News

Uji Publik Buku Sejarah Nasional Segera Digelar, Kemenbud Janji Transparansi Total

Menteri Kebudayaan Republik Indonesia, Fadli Zon, menegaskan komitmennya untuk memastikan penulisan sejarah nasional Indonesia dilakukan secara terbuka, ilmiah, dan inklusif. Foto: Doc Kembud

Menteri Kebudayaan Republik Indonesia, Fadli Zon, menegaskan komitmennya untuk memastikan penulisan sejarah nasional Indonesia dilakukan secara terbuka, ilmiah, dan inklusif. Foto: Doc Kembud

Jakarta, Gradasigo — Menteri Kebudayaan Republik Indonesia, Fadli Zon, menegaskan komitmennya untuk memastikan penulisan sejarah nasional Indonesia dilakukan secara terbuka, ilmiah, dan inklusif. Penegasan ini disampaikan saat rapat kerja bersama Komisi X DPR RI di Gedung Nusantara I, Kompleks Parlemen, Jakarta.

“Dalam waktu dekat, tentu akan kita lakukan uji publik karena penulisan sejarah ini sangat terbuka untuk didiskusikan,” ujar Menteri Fadli, dalam keterangan tertulis yang diterima InfoPublik, Jumat (4/7/2025).

Penulisan ini, lanjutnya, bukan program baru melainkan lanjutan dari upaya penyempurnaan narasi sejarah nasional yang telah lama tidak diperbarui. Ia menyoroti bahwa pembaruan terakhir dilakukan pada masa Presiden Habibie, artinya sudah lebih dari dua dekade sejak narasi sejarah resmi diperbarui.

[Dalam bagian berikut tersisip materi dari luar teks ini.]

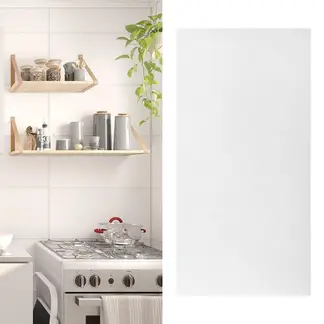 HOLZTEK - Cerámica 30x60 cm Wall Tile Blanco 1.62 m2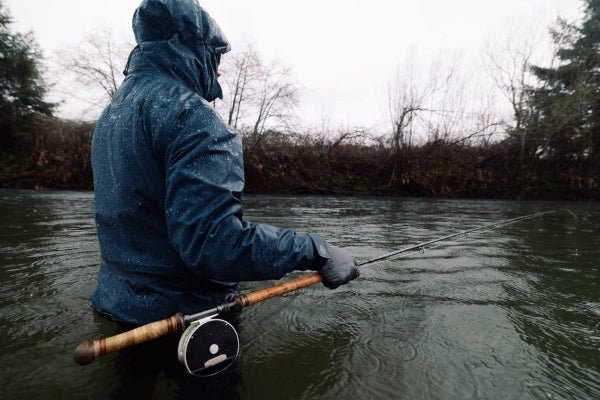 Skwala - Skwala RS Waterproof Glove - Feather Craft Fly Fishing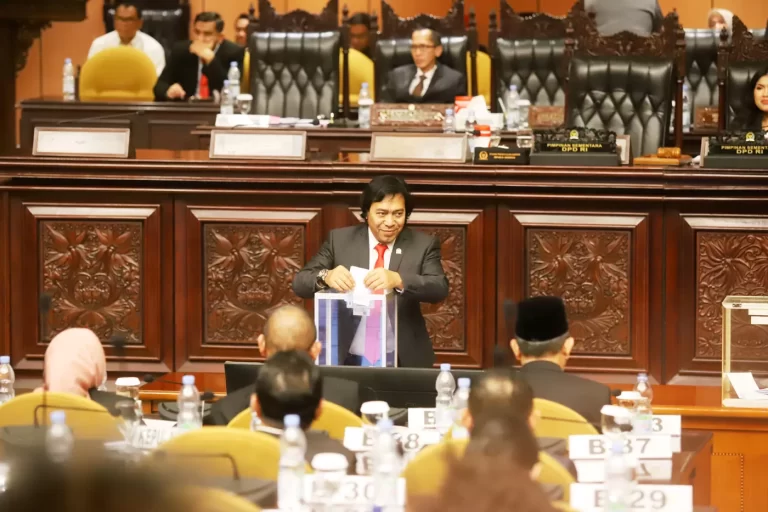 Ditempatkan pada Komite Pertanian DPD RI yang Bukan Sesuai Bidangnya, Komeng Protes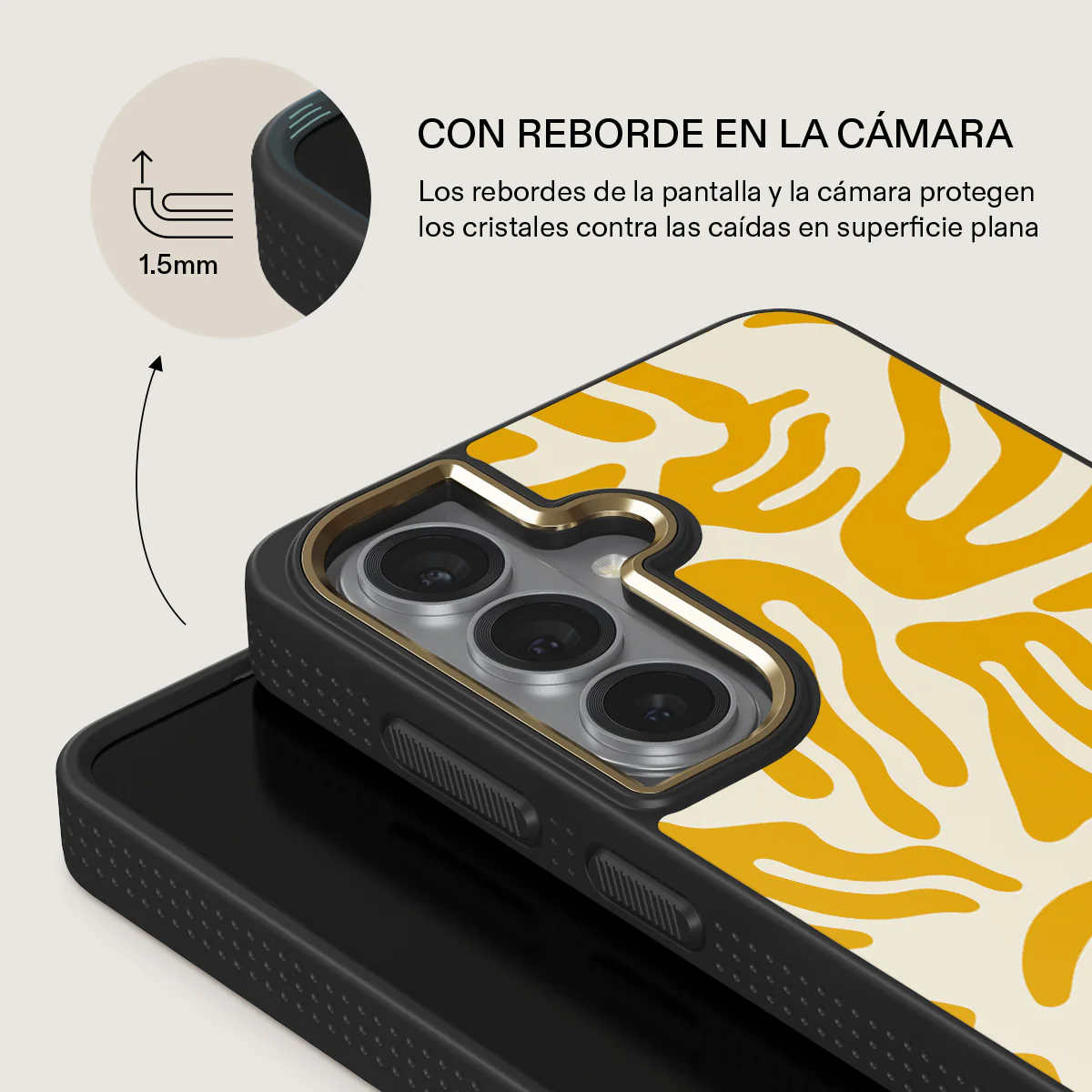 Sunbeams - Samsung Galaxy S26 Plus Funda - Image 8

Fadli Zon menekankan bahwa sejarah adalah identitas bangsa dan alat edukasi penting, terutama bagi generasi muda yang hidup di era globalisasi. Oleh karena itu, buku sejarah nasional yang baru akan menggunakan perspektif Indonesia sentris, menempatkan kepentingan nasional sebagai fokus utama.

“Misalnya dalam masa kolonialisme, yang penting bukan seberapa lama kita dijajah, tetapi bagaimana perjuangan melawan penjajahan menjadi bagian dari narasi kebangsaan kita,” tambahnya.

Penulisan ini juga akan memasukkan temuan-temuan arkeologi terbaru, termasuk bukti peradaban awal Indonesia yang berusia lebih dari 1,8 juta tahun, guna menegaskan bahwa Nusantara merupakan salah satu peradaban tertua di dunia.

Terkait perdebatan publik mengenai istilah “pemerkosaan massal” dalam konteks kerusuhan Mei 1998, Fadli menegaskan bahwa dirinya tidak menyangkal adanya kasus tersebut, dan mengutuk keras segala bentuk kekerasan seksual.

Namun ia menyatakan keberatan terhadap penggunaan diksi "massal" yang menurutnya memiliki konotasi sistematis dan terstruktur, seraya menyebut bahwa ini adalah pendapat pribadi, bukan arahan dalam penulisan buku sejarah nasional.

“Saya siap mendiskusikan isu ini dalam forum akademik dan publik. Tapi saya tegaskan, pendapat pribadi saya tidak akan memengaruhi narasi sejarah yang ditulis oleh tim ahli secara objektif dan independen,” ujarnya.

Fadli juga menekankan pentingnya menghadirkan tone positif dalam penulisan sejarah, tanpa menghilangkan atau menutupi peristiwa-peristiwa tragis, termasuk Mei 1998.

“Sejarah harus membangkitkan rasa bangga, bukan trauma. Tapi itu tidak berarti kita melupakan. Justru kita angkat semuanya secara jujur dan adil,” tegasnya.

Penulisan buku sejarah nasional ini dilakukan oleh tim sejarawan independen dan kredibel, serta dijaga dari intervensi, termasuk dari pihak internal kementerian sendiri. Proses ini akan dilanjutkan dengan uji publik di berbagai wilayah, sebagai bentuk partisipasi masyarakat dalam membangun narasi sejarah yang inklusif.

Ketua Komisi X DPR RI, Hetifah Sjaifudian, dan para anggota komisi lainnya juga mendorong agar uji publik atas draf buku sejarah bisa segera dilaksanakan, sehingga hasil akhirnya bisa mencerminkan aspirasi dan sensitivitas seluruh lapisan masyarakat.